### Extracted text
Back at Godolphin, my own anxiety focused on the first letter which would be addressed to: The Hon. Antonia Pakenham, this being the so-called courtesy title given by convention to a baron’s daughter. I wanted my mother to write it out very large so that the exciting envelope would not be missed, as it lay on the chest in the hall of St. Margaret’s with the other house letters. The envelope with the weekly letter inside duly arrived. “The Hon.” was writ large. Nobody commented. The letter continued to lie there, I continued to hope. I did not remove the letter until a girl asked me with genuine goodwill: “Did you know that there’s a letter for you on the hall chest which has been sitting there for ages?” She had nothing more to say. Then at last I slunk away with my letter in my hand. All the same, in the privacy of my cubicle in my dorm, I thought “The Hon. Antonia Pakenham” looked pretty wonderful: a touch of Jane Austen there perhaps, the sort of person whose arrival in Bath might be keenly awaited.
My presence at Frank’s official introduction to the Lords as Lord Pakenham of Cowley was rather more successful. (Since he could choose, I wanted him to take the title Lord Bernhurst, which was so much prettier, but Labour Cowley had to be there.) I wore my Godolphin school uniform, the most respectable form of dress that I could muster. This included a white shirt and an extremely bright red tie. As I sat in the gallery allowed to peers’ unmarried daughters, casing the joint for a single man in possession of a good fortune who must be in need of—well, at least a dancing partner—an aged peer made slow progress into the House. When he saw me, he stopped. Then he leant in my direction. “That is a very suitable tie for your father’s daughter,” he pronounced. Given my father’s strongly anti-Communist feelings, this was not precisely accurate. Nevertheless, thereafter I felt much more warmly towards the Godolphin uniform which had received favourable attention in the Upper House.
I was now thirteen and a half. I was unaware that there was another impending change in my home situation which would have repercussions on my school career. At Godolphin I was working towards my School Certificate in the summer and the deep unhappiness of the previous year had passed. My results in the exam were no more than adequate: the joy of working had temporarily deserted me, due perhaps to my melancholy.
For the future, it would prove important that I did have a passionate interest in genealogy which took me into historical byways without seeming to have much connection to the History I was learning. I tried making up imaginary family trees—the Lord of the North Wind married to the Princess of the Sunset with their twelve children etc. etc.—but actually found this much less exciting than tracking the Pakenham family tree, including our descent from King Charles II via a favourite mistress, Barbara Villiers, Duchess of Cleveland, and one of her sons, Henry FitzRoy, created Duke of Grafton. A Pakenham cousin had been a herald, as a result of which a large illuminated family tree hung up in our North Oxford house which I was inclined to study; it began with a certain Saxon Walter de Pakenham, found in Suffolk before the Norman Conquest. Walter did not really engage my interest quite as much as the words next to his name on the tree: “Married to Lady Unknown.” I was definitely descended from Lady Unknown. Subsequently I brought home a book from the Godolphin school library on how to make genealogical tables, and quickly moved on from the Pakenhams to all the royal houses in Europe.

### Stored records
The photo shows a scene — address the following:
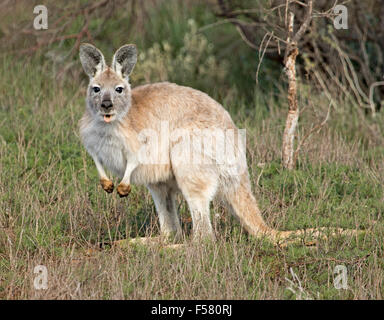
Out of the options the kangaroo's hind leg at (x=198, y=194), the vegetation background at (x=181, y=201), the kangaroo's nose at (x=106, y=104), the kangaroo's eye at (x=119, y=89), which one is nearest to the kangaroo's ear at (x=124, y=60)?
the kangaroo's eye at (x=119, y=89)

...

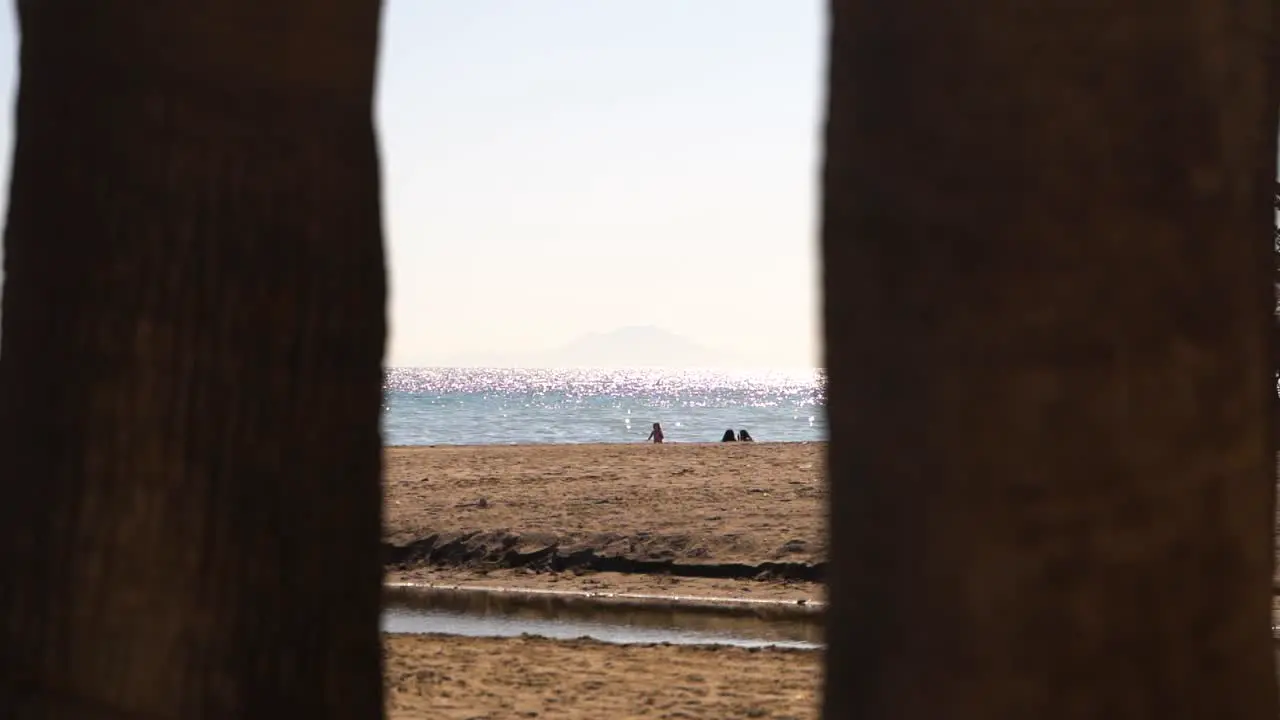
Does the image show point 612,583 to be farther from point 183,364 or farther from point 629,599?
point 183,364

---

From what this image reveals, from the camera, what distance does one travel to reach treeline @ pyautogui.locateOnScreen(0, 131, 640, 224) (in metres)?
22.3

### Problems to solve
1) In the memoir excerpt about Godolphin school, what did the narrator wear to Frank's official introduction to the Lords?
2) Decide whether each statement agrees with the memoir excerpt about Godolphin school, answering yes or no and quoting the words of the excerpt that settle it: (a) The narrator wanted Frank to take the title Lord Bernhurst. (b) The narrator's School Certificate results were excellent. (c) The illuminated family tree began with a Saxon found in Suffolk before the Norman Conquest.
3) Carry on the memoir excerpt about Godolphin school, picking up after its final sentence.

### Answers for the exercise
1) The Godolphin school uniform, which included a white shirt and an extremely bright red tie.

2)
(a) Yes: "I wanted him to take the title Lord Bernhurst, which was so much prettier"
(b) No: "My results in the exam were no more than adequate"
(c) Yes: "it began with a certain Saxon Walter de Pakenham, found in Suffolk before the Norman Conquest"

3)
Privately I was industrious, but publicly not noticeably so. The results of my School Certificate might indeed have been better if I had not cut papers short in order to get back to reading Gone with the Wind, Scarlett O’Hara’s troubles seeming more important at the time than Geography—or even school History. In terms of History, it was more important that a crush on Prince Rupert of the Rhine in Margaret Irwin’s The Stranger Prince impelled me to commit a crime. I stole the frontispiece of the book, which I remember as a romantic portrait by Van Dyck, from the school library. I recall the incident with shame, but not exactly regret. Harold stole a copy of Beckett’s novel Murphy from Hackney Public Library at about the same age. Apart from illustrating the difference in our mental development, he too felt no regret; as to shame, he pointed out that no one else had ever taken the book out…
At the same time, the childhood lure of historical fiction was gradually beginning to diminish in favour of the real thing—so much more interesting in the long run. After The Stranger Prince I never enjoyed another Margaret Irwin quite so much and soon abandoned reading historical fiction altogether. It is a taste which has never returned: somehow my attention wanders fatally in the first few pages as I begin to allow myself tiresome speculations about the actual facts which entirely miss the point of the whole colourful enterprise.
In contrast to Margaret Irwin who marvellously transmitted romance, a great deal of proper education continued to take place when I read “real” History for myself during the holidays. Staying with Henrietta Lamb at our aunt Mary Clive’s wartime cottage in Herefordshire was a particular pleasure because we enjoyed unfettered access to every kind of book that had ever caught her fancy—which was many; Mary, like her si
ster Pansy, Henrietta’s mother, gave the impression of having done nothing all her life but read books. Thus I discovered for myself Marjorie Villiers’ recently published The Grand Whiggery and conceived a lifelong passion for the Whigs, those racy aristocrats obsessed in equal measure with sex and politics. Finally, I managed to satisfy it sixty years later, with my book about the Great Reform Bill of 1832. Affectionately I traced the lineaments of Charles Grey, once the young lover of Georgiana, Duchess of Devonshire, in those of his older self, the heroic liberal reformer Lord Grey, who emerged as the hero of my book.
My parents’ library was, generally speaking, more serious and less up to date. It was in this way that in a fit of teenage lethargy in the Oxford drawing room, too lazy to cross the room, I picked up the nearest book at hand, and it happened to be Gibbon’s Decline and Fall of the Roman Empire. It was leather-bound and gold-tooled, a wedding present to my parents, but given the wartime restrictions on paper and printing, I read all the classics in this sort of unfriendly form. After a moment, the starchiness of the edition was quite forgotten. I was hooked.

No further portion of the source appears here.